El miedo, el mismo que lo había atormentado durante años, regresó de golpe.

Hace cinco años, cuando escuchó que el coche en el que iba Elyana se había caído del puente al mar… ese momento lo había destrozado. Nunca encontraron su cuerpo. Todos decían que había desaparecido. Pero él no lo creyó. No podía.

Esperó.

Incluso cuando todas las evidencias gritaban que ya no estaba viva, él esperó.

Y ahora… ahora ella estaba en sus brazos otra vez. De carne y hueso. Respirando apenas. Sangrando. Todavía escapándose de él.

«Otra vez no», gritó su mente.

«Otra vez no».

No podría soportar ese dolor por segunda vez. No sobreviviría a ello.

Daimon apoyó su frente contra la de ella, sosteniéndola con fuerza como si pudiera desvanecerse si la soltaba.

—Cariño —su voz se quebró—, por favor… no me hagas esto. Me estoy muriendo.

Las lágrimas corrían por su rostro, cayendo sobre la pálida mejilla de ella. Suavemente, acunó su cara con una mano, su pulgar acariciando su fría piel.

Y entonces, apenas, solo apenas, sus pestañas se movieron.

Daimon se quedó inmóvil.

—¿Elyana? —susurró, casi con miedo de creerlo.

Sus ojos volvieron a agitarse, sus cejas temblando levemente. Un suave aliento escapó de sus labios.

—Cariño… —la llamó de nuevo, más suavemente, inclinándose más cerca.

Sus ojos se abrieron una rendija, desenfocados, aturdidos.

—¿Dai…mon? —murmuró débilmente.

Un suspiro ahogado escapó de su garganta, mitad sollozo, mitad plegaria.

—Estoy aquí —susurró, besando su frente—. Te tengo. Estás a salvo. No te voy a soltar.

Daimon rápidamente sacó su teléfono con manos temblorosas y llamó al médico.

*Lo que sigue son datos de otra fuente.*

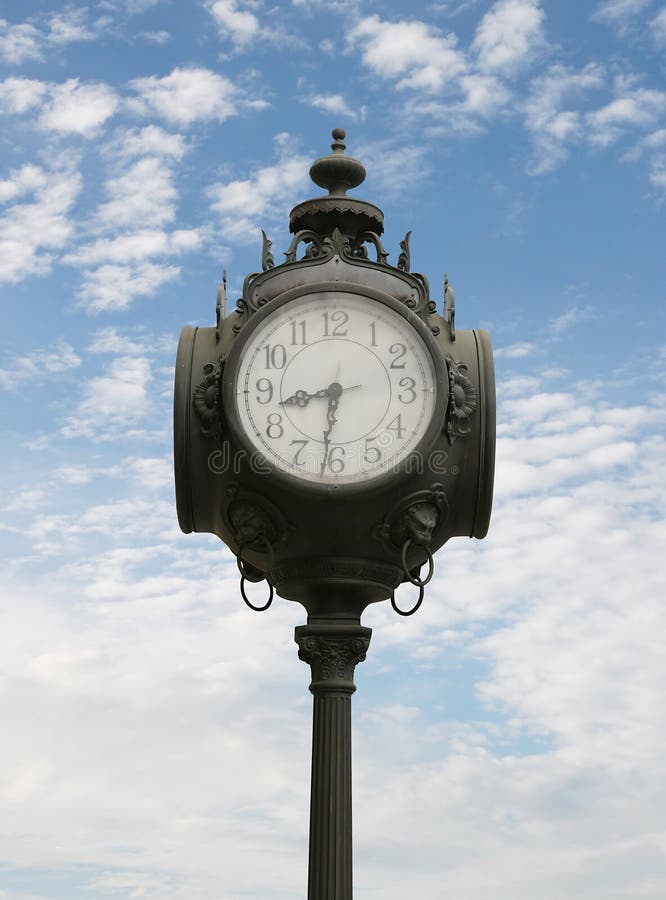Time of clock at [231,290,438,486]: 8:31
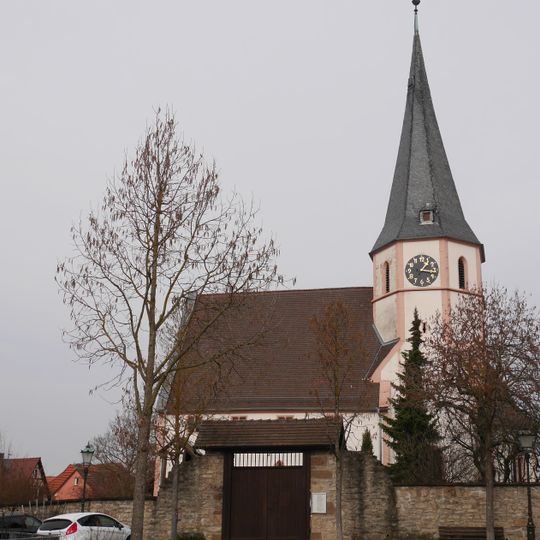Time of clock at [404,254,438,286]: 1:16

—¡Te necesito en la casa. Ahora! —ladró por teléfono—. Es Elyana. Está herida, sangrando mucho. ¡Date prisa!

No esperó respuesta.

Metiendo el teléfono en su bolsillo, tomó suavemente a Elyana en sus brazos. Su cuerpo estaba frío, y la sangre en su mano seguía fluyendo.

—Aguanta, cariño —susurró, sosteniéndola cerca de su pecho—. Solo aguanta un poco más.

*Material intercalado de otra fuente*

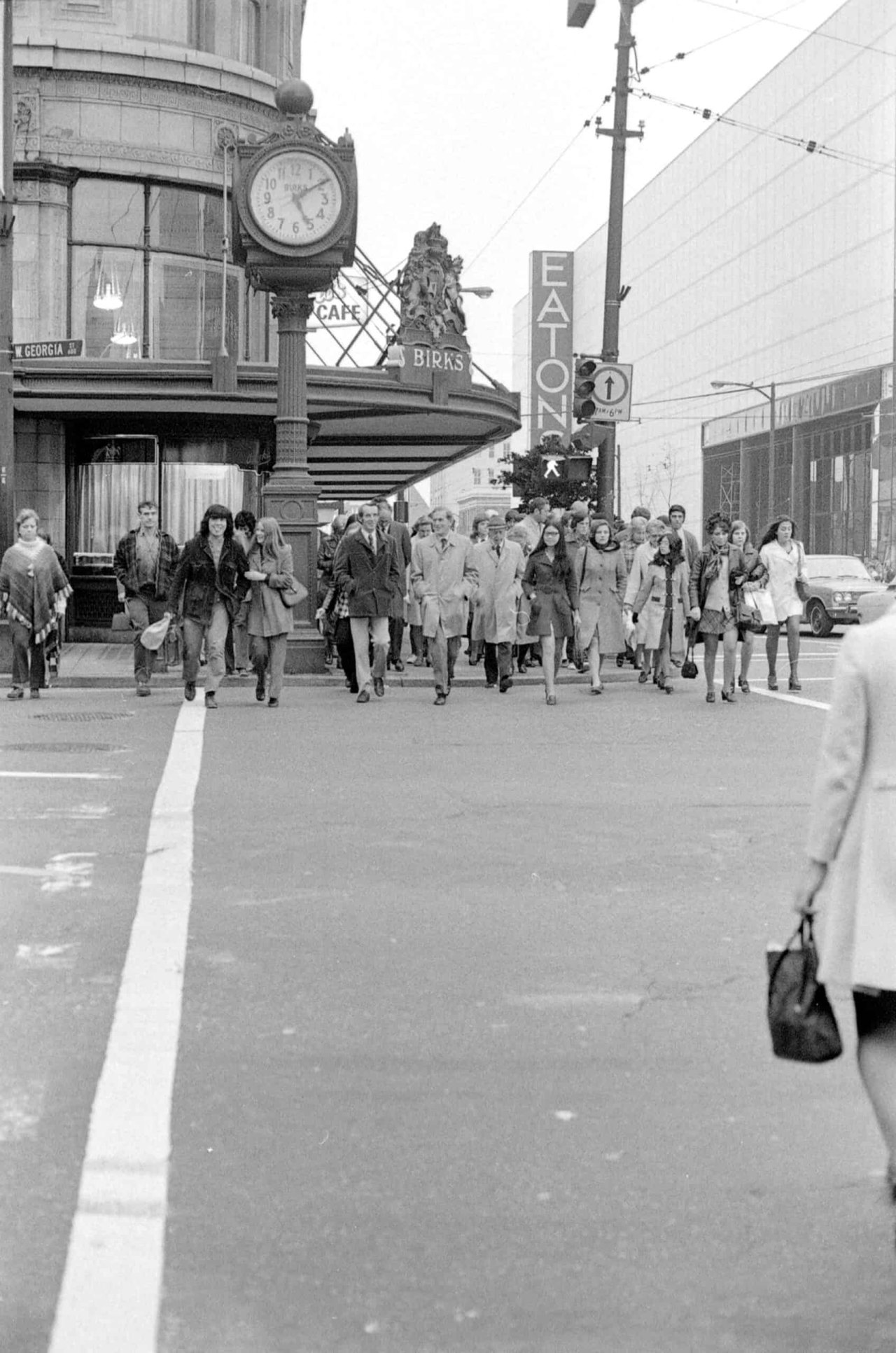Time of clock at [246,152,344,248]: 5:09
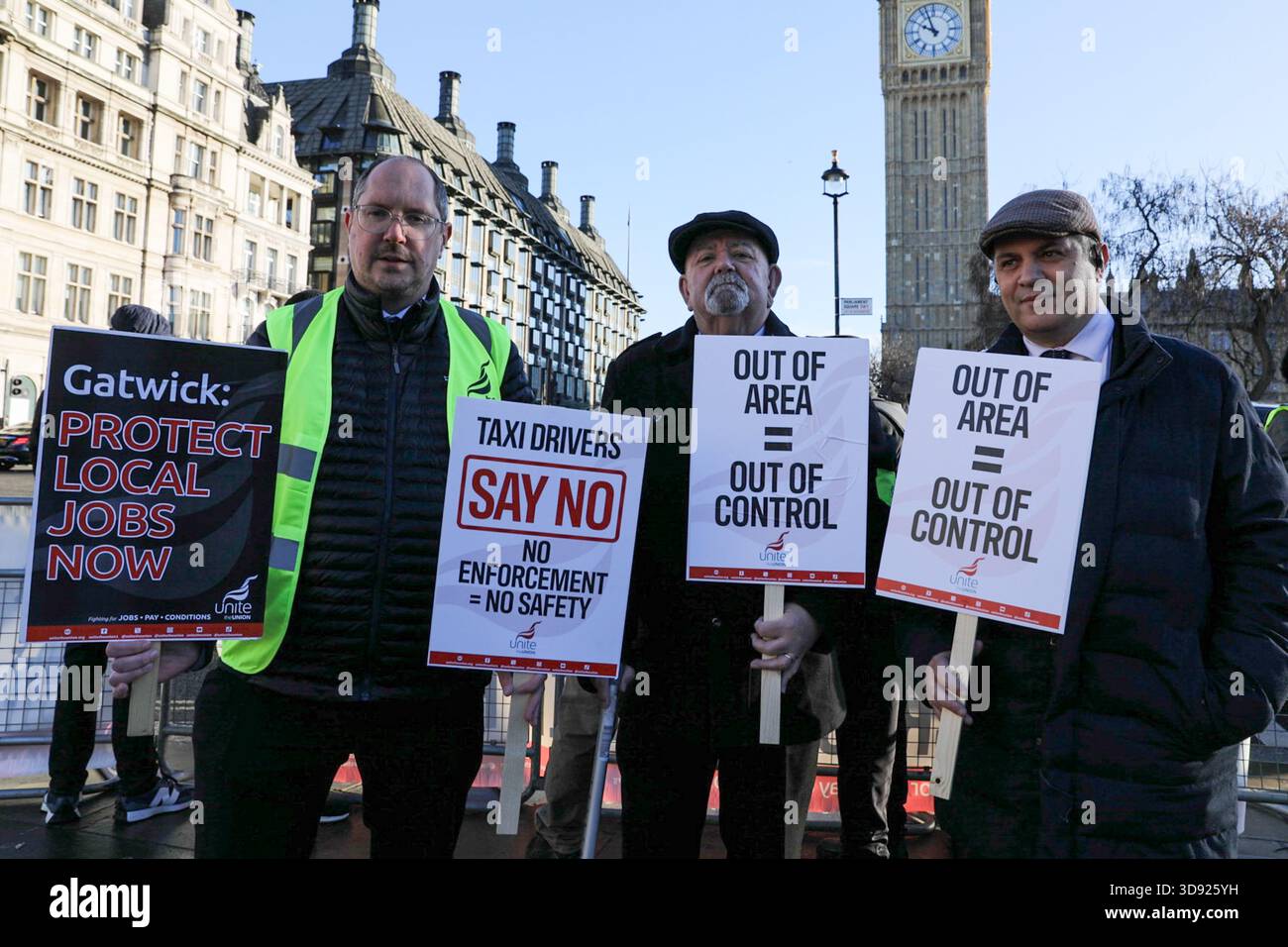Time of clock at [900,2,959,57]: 9:56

Corrió por el pasillo, sus pasos pesados, su respiración irregular. Cada segundo parecía escaparse demasiado rápido.

Cuando llegó a su dormitorio, empujó la puerta con el hombro y se apresuró hacia la cama. La depositó con cuidado, apartando el cabello de su rostro, luego abrió violentamente el cajón junto a la cama para sacar el botiquín de primeros auxilios.

—Quédate conmigo —seguía susurrando—. Solo quédate conmigo, por favor…

Agarró unas toallas limpias y presionó una firmemente contra la herida en su mano para detener el sangrado.

Elyana se estremeció débilmente, sus labios temblando.

—Lo siento —dijo, con la voz quebrada—. Sé que duele. Pero estoy aquí. No te voy a dejar.

Sostuvo su mano herida con cuidado entre las suyas, aplicando presión, observándola atentamente mientras sus ojos parpadeaban lentamente, todavía aturdidos, todavía a la deriva.

—Solo un poco más, cariño. El médico está en camino.

Y en ese momento, con sangre en sus manos y lágrimas en sus ojos, Daimon no era el hombre frío y poderoso que todos temían.

Era solo un hombre aterrorizado de perder a la única mujer que realmente había amado.